François Soudan, dans Jeune Afrique n°2561, édition du 07 au 13 février 2010, commet un éditorial sur les " prisions d'Afrique ". Dans cet éditorial, le directeur de la rédaction de cet hebdomadaire paraissant à Paris relaie les propos d'un certain Sylvestre Ottou, détenu à la prison centrale de Kondengui, Yaoundé, quartier 8, cellule n°93, contenus dans une correspondance
transmise au journaliste par sa sœur. Dans ladite correspondance, le détenu, condamné à perpétuité, affirme être en train de purger " depuis d'un quart de siècle une peine incompressible pour un meurtre commis lors d'une altercation, alors qu'il était encore mineur ". Sylvestre Ottou lance un SOS en ces termes : " Je suis nu, je crève de faim, je n'ai pas d'argent pour motiver un avocat, j'ai perdu presque toute ma famille, je souffre gravement. C'est vrai, j'ai poignardé mon adversaire lors d'une bagarre, mais que votre compréhension m'excuse car je n'avais que 16 ans à l'époque. Je ne sais pas où et par qui Dieu m'ouvrira ses portes. C'est la première fois que j'écris. Dans mon pays, c'est chacun pour soi et tant pis pour les pauvres ".

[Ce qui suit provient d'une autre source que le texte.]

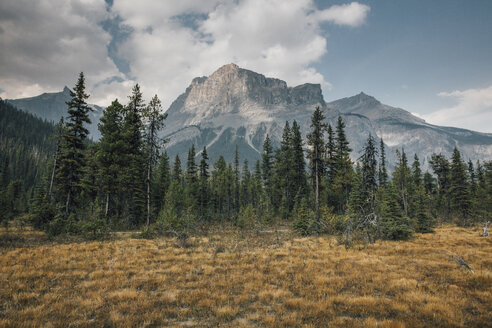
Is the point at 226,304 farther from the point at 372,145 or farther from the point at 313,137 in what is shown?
the point at 372,145

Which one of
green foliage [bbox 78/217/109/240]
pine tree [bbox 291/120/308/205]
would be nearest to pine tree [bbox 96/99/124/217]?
green foliage [bbox 78/217/109/240]

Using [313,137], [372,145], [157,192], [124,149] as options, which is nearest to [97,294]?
[124,149]

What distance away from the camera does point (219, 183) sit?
5259cm

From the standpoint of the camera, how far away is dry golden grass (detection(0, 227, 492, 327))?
Answer: 558cm

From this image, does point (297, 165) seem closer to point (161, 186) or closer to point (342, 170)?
point (342, 170)

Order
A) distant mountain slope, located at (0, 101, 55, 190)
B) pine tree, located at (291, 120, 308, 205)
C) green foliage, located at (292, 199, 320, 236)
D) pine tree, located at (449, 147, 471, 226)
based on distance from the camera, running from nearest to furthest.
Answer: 1. green foliage, located at (292, 199, 320, 236)
2. pine tree, located at (449, 147, 471, 226)
3. pine tree, located at (291, 120, 308, 205)
4. distant mountain slope, located at (0, 101, 55, 190)

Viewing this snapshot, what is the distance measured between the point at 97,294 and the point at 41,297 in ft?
5.19

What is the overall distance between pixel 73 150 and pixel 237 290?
22.3 metres

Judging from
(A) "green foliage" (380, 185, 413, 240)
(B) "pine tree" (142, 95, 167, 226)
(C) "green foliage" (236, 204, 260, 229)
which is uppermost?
(B) "pine tree" (142, 95, 167, 226)

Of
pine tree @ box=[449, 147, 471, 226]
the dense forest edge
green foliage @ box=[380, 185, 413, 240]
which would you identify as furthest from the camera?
pine tree @ box=[449, 147, 471, 226]

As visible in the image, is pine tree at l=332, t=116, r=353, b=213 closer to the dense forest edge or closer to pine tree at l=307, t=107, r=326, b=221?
the dense forest edge

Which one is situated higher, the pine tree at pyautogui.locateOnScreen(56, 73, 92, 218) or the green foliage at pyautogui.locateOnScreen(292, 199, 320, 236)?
the pine tree at pyautogui.locateOnScreen(56, 73, 92, 218)

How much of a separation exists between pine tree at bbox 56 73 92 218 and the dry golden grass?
10725 mm

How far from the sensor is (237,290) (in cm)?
766
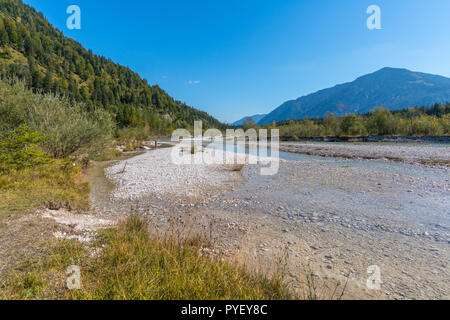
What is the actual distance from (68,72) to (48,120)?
158 metres

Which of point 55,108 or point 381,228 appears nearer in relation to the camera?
point 381,228

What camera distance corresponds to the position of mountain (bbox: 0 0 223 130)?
295ft

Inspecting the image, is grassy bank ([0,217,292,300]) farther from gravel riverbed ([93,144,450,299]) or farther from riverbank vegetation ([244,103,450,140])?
riverbank vegetation ([244,103,450,140])

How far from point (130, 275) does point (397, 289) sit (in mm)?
5344

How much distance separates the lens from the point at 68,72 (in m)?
126

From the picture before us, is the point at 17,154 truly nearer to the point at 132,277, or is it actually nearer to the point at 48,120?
the point at 48,120

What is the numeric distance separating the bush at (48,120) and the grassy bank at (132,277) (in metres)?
11.4

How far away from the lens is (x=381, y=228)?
21.8 ft

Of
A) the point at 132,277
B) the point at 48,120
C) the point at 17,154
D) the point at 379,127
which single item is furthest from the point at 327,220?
the point at 379,127

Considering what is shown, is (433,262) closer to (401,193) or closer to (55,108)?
(401,193)

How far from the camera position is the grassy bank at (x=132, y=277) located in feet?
9.10

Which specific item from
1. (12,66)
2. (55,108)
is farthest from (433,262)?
(12,66)

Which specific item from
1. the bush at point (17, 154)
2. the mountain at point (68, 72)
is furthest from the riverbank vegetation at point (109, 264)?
the mountain at point (68, 72)

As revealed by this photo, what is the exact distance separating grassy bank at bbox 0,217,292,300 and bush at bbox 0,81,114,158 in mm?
11433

La publication des extraits de cette correspondance par Jeune Afrique, dont l'objectif était d'inciter les autorités judiciaires camerounaises à rouvrir le dossier de cet homme de 40 ans et d'attirer leur attention sur les conditions de vie des prisonniers dans les prisons camerounaises en particulier, n'a pas laissé le vice premier ministre, ministre de la Justice, Garde des sceaux, Amadou Ali, indifférent. Dans un droit de réponse publié dans les colonnes de J.A. édition n°2576, Amadou Ali dément " toutes les affirmations et allégations publiés dans cet éditorial " et soutient que les prisons camerounaises sont " loin d'être des goulags tropicaux "". Il donne les " informations " sur la situation pénale du détenu Sylvestre Ottou, qui selon lui, bien portant, âgé de 40 ans et transféré de la prison de Mbalmayo pour celle de Yaoundé le 04 juin 2007 où il purgeait deux peines de quatre ans pour vol aggravé et vol simple, n'a jamais commis de meurtre à 16 ans. Le ministre de la Justice n'hésite pas de vanter les vertus de la justice camerounaise et écrit : "Je tiens à démentir toutes les affirmations et allégations publiées dans cet éditorial.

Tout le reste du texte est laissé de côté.